Whether known to Lindley or not, the same species was independently named the very same year by German-born explorer Robert Schomburgk. And whether known to the two of them or not, the species had already been named Euryale amazonica five years earlier. The genus Euryale includes giant waterlilies found in Asia. Most botanists agreed that the South American species deserved a separate genus and, given the popularity of Victoria, it was an easy sell. There is evidence that the existence of the earlier name was noted by 1850 but the popularity of regia and its connection to the Queen kept it in popular, if incorrect, use.
The latest molecular analyses indicate that Euryale and Victoria are sister genera, meaning that the relative relationships among giant waterlilies are the same whether classified as one or two genera. This nomenclatural knot wasn’t unraveled until 1974 when Gillian Prance sorted it all out, retained Victoria, and acknowledged the priority of the earliest specific epithet amazonica. Cultivation of V. amazonica in London unleashed a torrent of interest in giant waterlilies in the United Kingdom that soon crossed the pond to the United States. People lined up to see these wondrous plants and special greenhouses were constructed for their display.
John Fisk Allen nurtured seeds given to him by Caleb Cope, president of the Pennsylvania Horticultural Society, and had the first blooming Victoria amazonica in North America in his garden in 1851. He followed his horticultural feat with a beautifully illustrated book, Victoria regia; or the Great Water Lily of America, published in Boston in 1854, a book that some regard as the beginning of the era of chromolithography in the U.S. A copy of the thin book, with half a dozen plates and fewer than twenty pages of text, was recently on the market for $60,000.

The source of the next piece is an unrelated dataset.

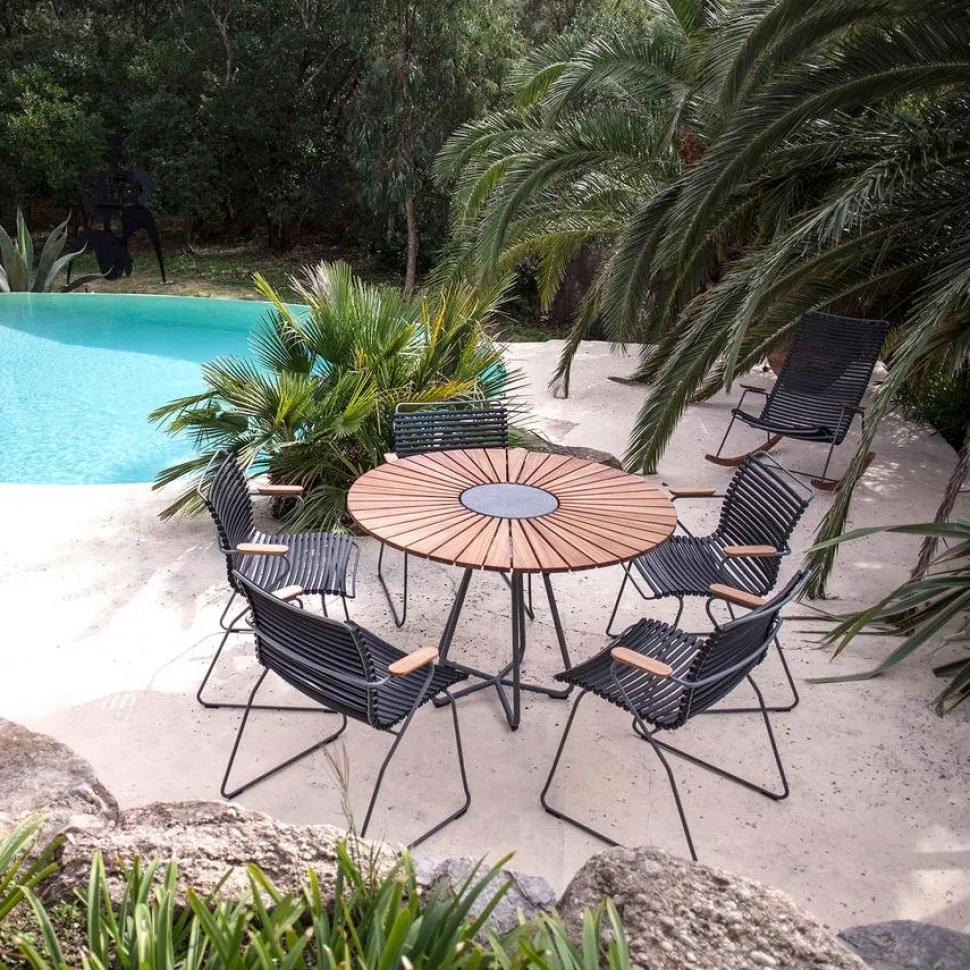 Circle Tisch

A second species, Victoria cruziana, from Argentina, was named soon after V. amazonica in 1840. But it would not be until 2022 that a third species, and the largest yet, was formally recognized and named. For me, word of every species discovery is a big deal. But when that species has leaves approaching eleven feet in diameter, it’s a really big deal.
References
Prance, G. T. 1974. Victoria amazonica ou Victoria regia? Acta Amazonica 4: 5-8.
Prance, G. T. and J. R. Arias. 1975. A study of the floral biology of Victoria amazonica (Poepp.) Sowerby (Nymphaeaceae). Acta Amazonica 5: 109-139.
Royal Collection Trust. Victoria regia.
Smith, L.T., et al. 2022. Water lily genus Victoria (Nymphaeaceae) confirms a new species and has implications for its conservation. Frontiers in Plant Science 13.